Algo parecido dijo el vicepresidente de Confederaciones Rurales Argentinas (CRA), Ricardo Buryaile: "A diferencia del año pasado, hoy se han agravado muchos problemas. La sequía es un problema, la ganadería y la lechería son un problema. Su situación es terminal. Hay que hablar de todo y ese todo incluye las retenciones".

Garetto dio detalles de los objetivos comunes: "Iremos en busca de una disposición formal para que se discutan todos los temas". El propósito es casi idéntico al que tenían hace siete meses, el 23 de julio de 2008, el día de la última reunión con Cristina Kirchner. En aquel encuentro, la Presidenta preguntó: "¿Podemos evitar hablar de las retenciones?" No hubo acuerdos.

Anoche, un ruralista se ilusionó: "Hoy es diferente. Hay margen político para que el Gobierno negocie". Por eso, la oposición ayer también tomó una decisión: postergar por una semana el encuentro en el Congreso donde iban a pedir la suspensión de las retenciones.

Mientras tanto, los ruralistas analizan si es necesario pedir una audiencia, algo que ya hicieron hace un mes, sin respuesta. "Si es necesario, repetiremos el pedido", dijo Garetto. "No se nos van a caer los anillos", agregó Buzzi.
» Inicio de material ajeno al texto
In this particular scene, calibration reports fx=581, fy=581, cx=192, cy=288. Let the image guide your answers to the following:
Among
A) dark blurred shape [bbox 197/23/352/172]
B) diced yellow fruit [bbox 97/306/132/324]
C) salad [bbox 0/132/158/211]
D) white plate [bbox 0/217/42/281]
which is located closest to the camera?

"Esperemos que la Presidenta, esta vez, esté dispuesta a hablar", culminó Garetto.

Febrero caliente

LUNES 2

Agreden a Rossi

Productores tiraron huevos al jefe de los diputados kirchneristas, Agustín Rossi.

MARTES 3

El malhumor

Llambías (CRA) vaticinó que el campo volvería a las protestas. Además, Cobos reclamó la eliminación de las retenciones.

VIERNES 6

En pie de guerra

Federación Agraria resuelve impulsar una semana de paro.

SABADO 7

Inevitable

Hugo Biolcati (SRA) dijo que el conflicto era "imparable".

JUEVES 12

La conciliación

La Comisión de Enlace se preparaba para convocar a una huelga, pero la Presidenta pidió ayuda y los ruralistas decidieron postergar la medida.